___ DATASET EXCERPTS

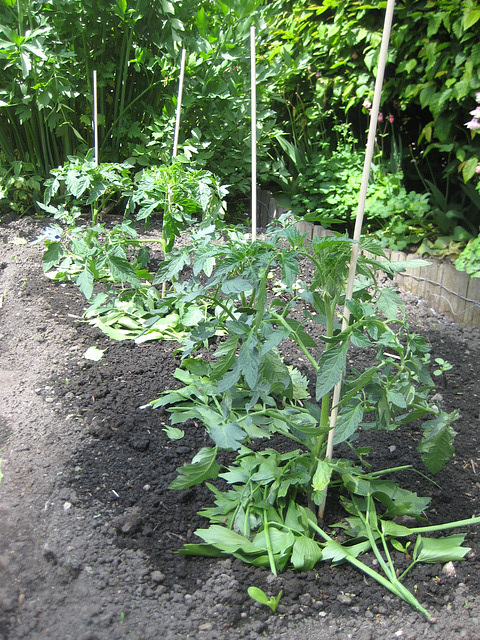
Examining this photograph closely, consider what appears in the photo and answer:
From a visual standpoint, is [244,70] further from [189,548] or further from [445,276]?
[189,548]

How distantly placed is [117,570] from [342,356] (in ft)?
2.62

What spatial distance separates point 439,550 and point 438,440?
0.29 meters

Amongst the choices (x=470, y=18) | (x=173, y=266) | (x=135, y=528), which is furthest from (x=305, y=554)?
(x=470, y=18)

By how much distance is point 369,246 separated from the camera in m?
1.34

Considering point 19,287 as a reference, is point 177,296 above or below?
above

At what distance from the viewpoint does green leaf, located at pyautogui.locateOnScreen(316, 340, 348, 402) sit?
1.22 meters

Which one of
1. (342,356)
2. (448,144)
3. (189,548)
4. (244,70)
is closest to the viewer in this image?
(342,356)

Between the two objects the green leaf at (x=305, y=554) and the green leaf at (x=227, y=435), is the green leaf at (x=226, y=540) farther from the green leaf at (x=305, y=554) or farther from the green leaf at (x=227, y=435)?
the green leaf at (x=227, y=435)

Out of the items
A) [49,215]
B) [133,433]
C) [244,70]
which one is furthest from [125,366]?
[244,70]

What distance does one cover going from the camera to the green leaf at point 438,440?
4.62 ft

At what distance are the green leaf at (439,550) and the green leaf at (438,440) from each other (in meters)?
0.19

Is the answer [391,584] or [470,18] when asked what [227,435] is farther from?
[470,18]

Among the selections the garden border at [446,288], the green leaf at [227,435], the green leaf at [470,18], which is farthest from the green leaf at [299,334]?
the green leaf at [470,18]

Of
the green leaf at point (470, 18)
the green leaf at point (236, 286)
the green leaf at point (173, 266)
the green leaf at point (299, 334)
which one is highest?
the green leaf at point (470, 18)
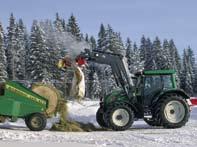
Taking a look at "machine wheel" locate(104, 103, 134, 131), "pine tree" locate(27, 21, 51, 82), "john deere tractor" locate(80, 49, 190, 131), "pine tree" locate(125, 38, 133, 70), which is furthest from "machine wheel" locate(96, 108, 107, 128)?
"pine tree" locate(125, 38, 133, 70)

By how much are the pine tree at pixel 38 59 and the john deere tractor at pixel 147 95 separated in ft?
172

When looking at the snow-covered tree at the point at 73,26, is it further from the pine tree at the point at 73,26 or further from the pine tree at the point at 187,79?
the pine tree at the point at 187,79

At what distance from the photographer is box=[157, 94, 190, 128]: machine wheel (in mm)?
21891

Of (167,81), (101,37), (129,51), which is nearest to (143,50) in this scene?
(129,51)

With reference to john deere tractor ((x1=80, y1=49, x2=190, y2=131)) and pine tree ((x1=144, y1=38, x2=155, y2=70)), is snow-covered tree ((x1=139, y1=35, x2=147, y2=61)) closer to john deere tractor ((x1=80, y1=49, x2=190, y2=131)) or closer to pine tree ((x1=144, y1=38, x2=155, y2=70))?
pine tree ((x1=144, y1=38, x2=155, y2=70))

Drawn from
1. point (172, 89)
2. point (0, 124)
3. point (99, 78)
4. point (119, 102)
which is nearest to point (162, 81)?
point (172, 89)

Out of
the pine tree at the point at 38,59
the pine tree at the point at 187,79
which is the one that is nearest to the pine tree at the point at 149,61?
the pine tree at the point at 187,79

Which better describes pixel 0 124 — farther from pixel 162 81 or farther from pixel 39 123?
pixel 162 81

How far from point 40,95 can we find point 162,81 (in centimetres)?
521

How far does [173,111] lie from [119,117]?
2.38 m

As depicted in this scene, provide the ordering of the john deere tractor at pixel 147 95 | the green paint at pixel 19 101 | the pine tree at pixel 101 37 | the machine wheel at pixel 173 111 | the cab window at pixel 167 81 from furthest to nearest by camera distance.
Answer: the pine tree at pixel 101 37
the cab window at pixel 167 81
the john deere tractor at pixel 147 95
the machine wheel at pixel 173 111
the green paint at pixel 19 101

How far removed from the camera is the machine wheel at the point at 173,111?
21891 mm

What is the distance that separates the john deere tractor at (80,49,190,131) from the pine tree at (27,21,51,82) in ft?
172

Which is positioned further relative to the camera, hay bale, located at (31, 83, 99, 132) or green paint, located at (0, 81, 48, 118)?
hay bale, located at (31, 83, 99, 132)
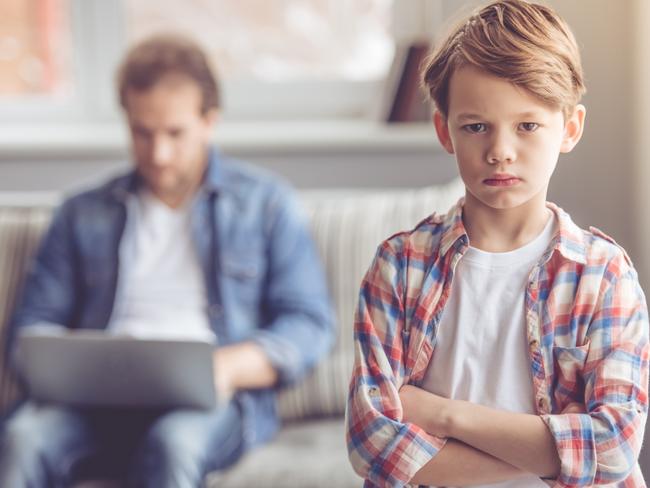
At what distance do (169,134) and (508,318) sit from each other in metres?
1.17

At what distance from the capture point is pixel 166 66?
1705mm

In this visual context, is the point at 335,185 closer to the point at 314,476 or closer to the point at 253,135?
the point at 253,135

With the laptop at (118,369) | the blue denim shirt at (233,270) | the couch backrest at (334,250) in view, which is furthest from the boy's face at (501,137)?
the blue denim shirt at (233,270)

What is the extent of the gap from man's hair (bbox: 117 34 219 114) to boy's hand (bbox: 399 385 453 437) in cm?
117

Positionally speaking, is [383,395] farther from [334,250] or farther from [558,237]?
[334,250]

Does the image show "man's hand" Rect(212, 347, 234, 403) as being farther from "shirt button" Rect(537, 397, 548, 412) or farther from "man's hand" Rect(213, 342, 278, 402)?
"shirt button" Rect(537, 397, 548, 412)

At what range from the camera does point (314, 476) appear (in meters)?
1.45

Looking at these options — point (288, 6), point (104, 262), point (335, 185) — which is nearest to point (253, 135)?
point (335, 185)

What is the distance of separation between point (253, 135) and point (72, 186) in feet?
1.52

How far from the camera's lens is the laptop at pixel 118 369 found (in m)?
1.41

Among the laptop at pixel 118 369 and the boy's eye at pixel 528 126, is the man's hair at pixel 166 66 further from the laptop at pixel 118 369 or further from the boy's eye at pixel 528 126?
the boy's eye at pixel 528 126

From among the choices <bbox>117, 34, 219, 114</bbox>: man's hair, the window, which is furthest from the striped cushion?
the window

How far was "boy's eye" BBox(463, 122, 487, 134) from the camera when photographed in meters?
0.61

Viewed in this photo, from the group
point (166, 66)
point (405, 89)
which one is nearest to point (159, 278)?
point (166, 66)
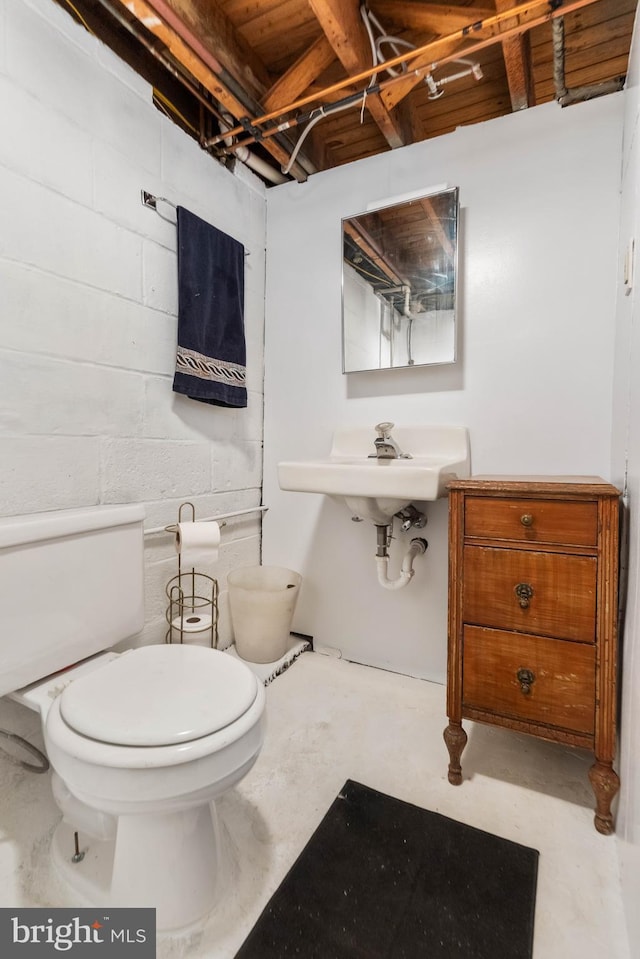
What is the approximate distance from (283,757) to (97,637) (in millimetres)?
672

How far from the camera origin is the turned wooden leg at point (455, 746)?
1281mm

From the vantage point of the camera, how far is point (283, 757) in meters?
1.39

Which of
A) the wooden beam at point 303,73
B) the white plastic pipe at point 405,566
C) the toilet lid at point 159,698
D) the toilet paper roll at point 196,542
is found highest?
the wooden beam at point 303,73

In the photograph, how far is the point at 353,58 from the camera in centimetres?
148

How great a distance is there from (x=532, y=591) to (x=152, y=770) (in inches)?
38.0

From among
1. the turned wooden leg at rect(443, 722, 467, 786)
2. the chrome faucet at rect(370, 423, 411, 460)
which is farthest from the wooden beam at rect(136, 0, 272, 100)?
the turned wooden leg at rect(443, 722, 467, 786)

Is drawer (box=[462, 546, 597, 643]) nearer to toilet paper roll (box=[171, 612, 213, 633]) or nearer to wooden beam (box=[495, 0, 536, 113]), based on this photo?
toilet paper roll (box=[171, 612, 213, 633])

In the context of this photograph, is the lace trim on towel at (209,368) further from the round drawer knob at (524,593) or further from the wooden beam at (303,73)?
the round drawer knob at (524,593)

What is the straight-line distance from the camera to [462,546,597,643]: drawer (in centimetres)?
113

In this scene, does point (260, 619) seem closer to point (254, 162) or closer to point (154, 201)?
point (154, 201)

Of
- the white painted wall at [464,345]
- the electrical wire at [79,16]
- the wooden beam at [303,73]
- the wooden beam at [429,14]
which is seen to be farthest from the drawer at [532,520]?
the electrical wire at [79,16]

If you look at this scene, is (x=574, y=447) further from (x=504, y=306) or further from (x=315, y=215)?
(x=315, y=215)

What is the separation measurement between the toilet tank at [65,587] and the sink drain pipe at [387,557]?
34.4 inches


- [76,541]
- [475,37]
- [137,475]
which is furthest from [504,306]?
[76,541]
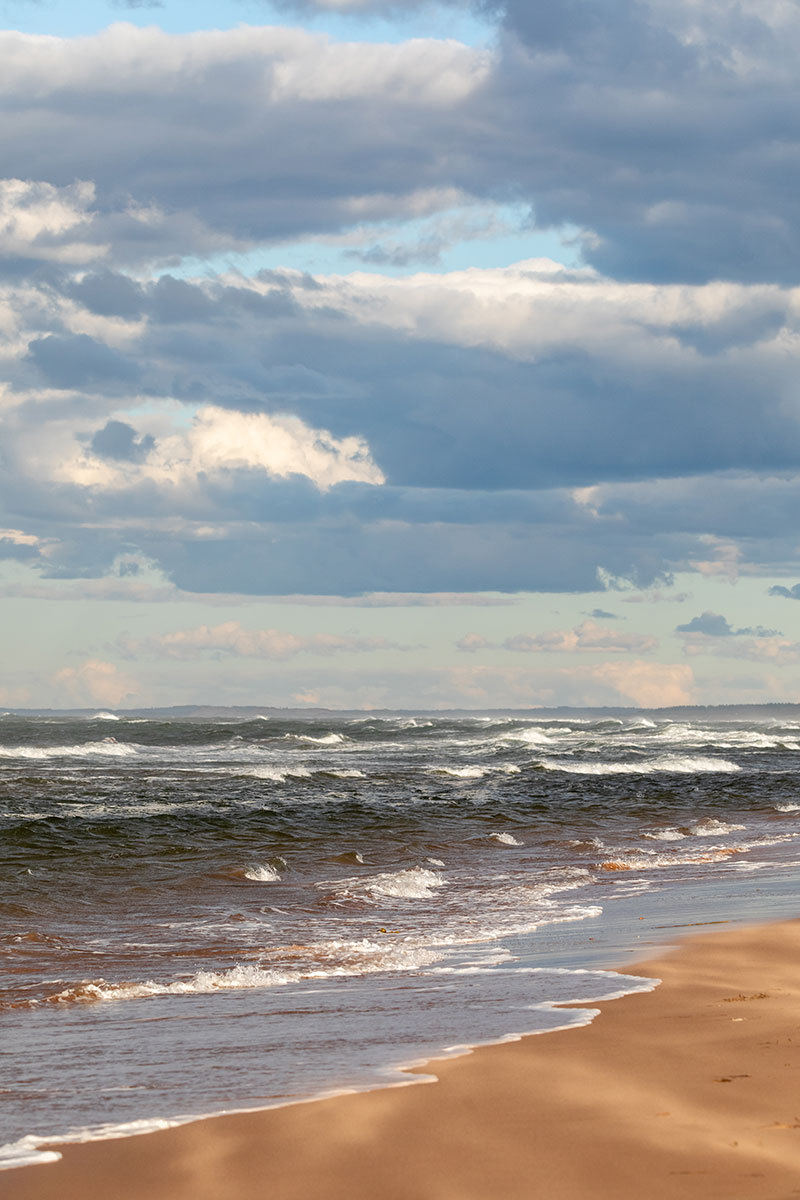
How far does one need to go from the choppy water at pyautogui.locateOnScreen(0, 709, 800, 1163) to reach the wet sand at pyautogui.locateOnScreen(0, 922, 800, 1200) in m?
0.48

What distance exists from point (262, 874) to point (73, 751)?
3853 centimetres

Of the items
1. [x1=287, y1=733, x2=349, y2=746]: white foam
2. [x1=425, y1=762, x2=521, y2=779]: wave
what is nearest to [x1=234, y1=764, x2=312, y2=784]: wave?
[x1=425, y1=762, x2=521, y2=779]: wave

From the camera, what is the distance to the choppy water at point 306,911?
7047 millimetres

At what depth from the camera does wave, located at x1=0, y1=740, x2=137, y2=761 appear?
50.9 m

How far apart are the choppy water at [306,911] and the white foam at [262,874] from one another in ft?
0.15

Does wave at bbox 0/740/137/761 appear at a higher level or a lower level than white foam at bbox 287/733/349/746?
higher

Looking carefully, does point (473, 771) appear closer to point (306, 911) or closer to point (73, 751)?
point (73, 751)

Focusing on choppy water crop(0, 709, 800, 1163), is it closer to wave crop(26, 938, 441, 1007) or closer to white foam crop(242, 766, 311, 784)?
wave crop(26, 938, 441, 1007)

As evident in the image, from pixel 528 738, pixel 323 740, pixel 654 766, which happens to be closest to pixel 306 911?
pixel 654 766

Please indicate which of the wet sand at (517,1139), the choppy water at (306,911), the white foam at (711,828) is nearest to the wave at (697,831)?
the white foam at (711,828)

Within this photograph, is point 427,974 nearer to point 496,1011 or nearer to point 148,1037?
point 496,1011

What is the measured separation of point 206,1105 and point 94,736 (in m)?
68.8

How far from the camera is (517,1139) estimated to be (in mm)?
5160

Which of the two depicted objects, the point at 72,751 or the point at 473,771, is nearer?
the point at 473,771
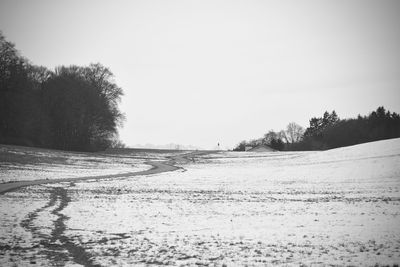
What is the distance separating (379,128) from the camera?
105375mm

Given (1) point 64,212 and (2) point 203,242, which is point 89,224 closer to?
(1) point 64,212

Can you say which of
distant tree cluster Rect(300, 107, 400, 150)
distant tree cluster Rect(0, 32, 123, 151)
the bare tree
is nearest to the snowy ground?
distant tree cluster Rect(0, 32, 123, 151)

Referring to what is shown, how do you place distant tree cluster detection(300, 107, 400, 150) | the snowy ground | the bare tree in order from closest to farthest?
the snowy ground
distant tree cluster detection(300, 107, 400, 150)
the bare tree

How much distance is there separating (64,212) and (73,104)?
57346 mm

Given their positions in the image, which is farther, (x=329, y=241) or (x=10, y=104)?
(x=10, y=104)

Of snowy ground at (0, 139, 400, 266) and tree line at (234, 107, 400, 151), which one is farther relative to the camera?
tree line at (234, 107, 400, 151)

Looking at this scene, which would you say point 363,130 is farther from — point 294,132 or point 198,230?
point 198,230

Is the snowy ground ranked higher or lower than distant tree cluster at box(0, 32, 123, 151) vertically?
lower

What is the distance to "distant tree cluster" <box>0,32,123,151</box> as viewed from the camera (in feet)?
171

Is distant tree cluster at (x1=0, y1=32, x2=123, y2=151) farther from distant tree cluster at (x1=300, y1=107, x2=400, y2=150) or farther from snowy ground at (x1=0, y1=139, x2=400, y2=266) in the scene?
distant tree cluster at (x1=300, y1=107, x2=400, y2=150)

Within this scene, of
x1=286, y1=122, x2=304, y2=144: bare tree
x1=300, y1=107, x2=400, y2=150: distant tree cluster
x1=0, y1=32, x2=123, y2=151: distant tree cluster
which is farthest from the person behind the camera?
x1=286, y1=122, x2=304, y2=144: bare tree

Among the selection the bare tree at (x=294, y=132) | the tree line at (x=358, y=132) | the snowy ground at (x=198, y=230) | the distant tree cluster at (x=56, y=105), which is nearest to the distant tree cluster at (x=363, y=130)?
the tree line at (x=358, y=132)

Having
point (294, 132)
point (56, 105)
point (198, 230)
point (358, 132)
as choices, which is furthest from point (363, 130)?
point (198, 230)

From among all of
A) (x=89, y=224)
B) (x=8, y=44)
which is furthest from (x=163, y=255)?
(x=8, y=44)
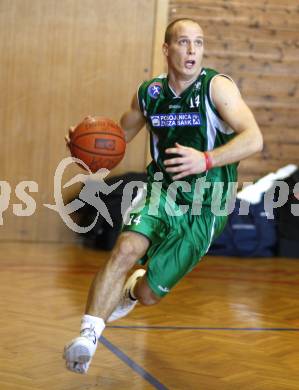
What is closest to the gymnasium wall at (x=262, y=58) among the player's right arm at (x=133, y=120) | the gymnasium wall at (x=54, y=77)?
the gymnasium wall at (x=54, y=77)

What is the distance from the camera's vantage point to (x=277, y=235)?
8023mm

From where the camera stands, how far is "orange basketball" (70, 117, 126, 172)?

______

PROBLEM STATEMENT: Write out again, exactly, each line from the one containing "Among the selection the" through the last line of the entries, and omit every picture.

SOLUTION TO THE EXERCISE:
Among the selection the bare tree at (x=294, y=132) | the tree line at (x=358, y=132) | the snowy ground at (x=198, y=230) | the distant tree cluster at (x=56, y=105), which is nearest to the distant tree cluster at (x=363, y=130)?
the tree line at (x=358, y=132)

Having
point (294, 132)
point (56, 105)
point (198, 230)
point (358, 132)
as choices, which is furthest from point (363, 130)?
point (198, 230)

From among all of
A) (x=89, y=224)
B) (x=8, y=44)
which is furthest from (x=163, y=255)?
(x=8, y=44)
What is closest to the gymnasium wall at (x=262, y=58) among the player's right arm at (x=133, y=120) | the gymnasium wall at (x=54, y=77)?
the gymnasium wall at (x=54, y=77)

What is the distance from the camera's vantage point to (x=277, y=235)?
8023mm

From where the camera stands, how far is "orange basketball" (70, 117, 126, 172)?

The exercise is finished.